TEXT PROVIDED:
━━━━━━━━━━━━━━━━

Air motors are often very inefficient and with air compressor inefficiency added there is often no more than 20% utilization of input power. This high inefficiency is offset somewhat in most applications because the air motor only has to run while work is taking place. This could mean the air motor must start and stop often but this is not a problem for fluid motors.

There are a variety of pneumatic motors in different configurations and with different attributes. The vane type shown in Figure 15-21 is one of the oldest designs. They are usually high to very high speed from 1000 to 30,000 rpm for everything from sanders and grinders to dentist drills. These motors may offer unidirectional or bidirectional rotation according to their design use.

The cutaway shows vanes in a rotor that is off center in a cam ring. Air at the inlet acts against the vanes halfway around, forcing the rotor to turn while spent air exhausts during the other half revolution. Only one vane in this unbalanced design is producing torque. The remaining vanes on the inlet side have pressure on both sides so they have no force.

━━━━━━━━━━━━━━━━

BRIEF 1:
Answer these questions from the passage on air motors:
(a) Combined with air compressor inefficiency, what share of input power is often utilized?
(b) What speed range does the vane type usually run at?
(c) In the unbalanced vane design, how many vanes produce torque?
BRIEF 2:
List every tool that the passage on air motors names as a use for vane-type motors.

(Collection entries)
━━━━━━━━━━━━━━━━

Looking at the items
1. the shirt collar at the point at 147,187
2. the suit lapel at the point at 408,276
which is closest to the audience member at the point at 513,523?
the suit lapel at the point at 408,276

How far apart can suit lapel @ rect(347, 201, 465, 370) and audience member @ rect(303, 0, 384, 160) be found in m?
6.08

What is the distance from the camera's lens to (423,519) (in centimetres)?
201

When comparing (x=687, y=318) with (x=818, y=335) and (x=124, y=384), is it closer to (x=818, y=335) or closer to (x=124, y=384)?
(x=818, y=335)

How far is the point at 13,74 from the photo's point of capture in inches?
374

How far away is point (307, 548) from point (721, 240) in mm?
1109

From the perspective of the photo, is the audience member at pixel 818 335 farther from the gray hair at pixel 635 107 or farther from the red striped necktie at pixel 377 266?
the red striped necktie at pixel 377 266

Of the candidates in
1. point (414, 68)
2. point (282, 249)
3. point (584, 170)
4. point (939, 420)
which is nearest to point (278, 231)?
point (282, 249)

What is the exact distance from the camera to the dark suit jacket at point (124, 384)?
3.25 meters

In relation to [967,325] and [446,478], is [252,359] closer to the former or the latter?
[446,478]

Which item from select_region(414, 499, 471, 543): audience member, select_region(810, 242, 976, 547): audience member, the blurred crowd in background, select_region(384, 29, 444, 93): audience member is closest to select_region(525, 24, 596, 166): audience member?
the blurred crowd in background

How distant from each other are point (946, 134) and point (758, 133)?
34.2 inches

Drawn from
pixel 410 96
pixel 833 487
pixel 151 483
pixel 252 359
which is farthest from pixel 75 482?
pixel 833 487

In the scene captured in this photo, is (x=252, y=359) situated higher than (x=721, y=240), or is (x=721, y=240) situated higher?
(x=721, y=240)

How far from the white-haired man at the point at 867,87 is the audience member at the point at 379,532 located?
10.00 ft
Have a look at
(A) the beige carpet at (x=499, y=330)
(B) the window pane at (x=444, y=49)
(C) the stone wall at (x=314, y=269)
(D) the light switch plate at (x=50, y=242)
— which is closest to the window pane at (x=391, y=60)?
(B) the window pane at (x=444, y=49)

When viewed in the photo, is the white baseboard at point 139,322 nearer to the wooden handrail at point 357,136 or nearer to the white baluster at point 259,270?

━━━━━━━━━━━━━━━━

EXPECTED OUTPUT 1:
(a) No more than 20%.
(b) From 1000 to 30,000 rpm.
(c) Only one.

EXPECTED OUTPUT 2:
Sanders, grinders, dentist drills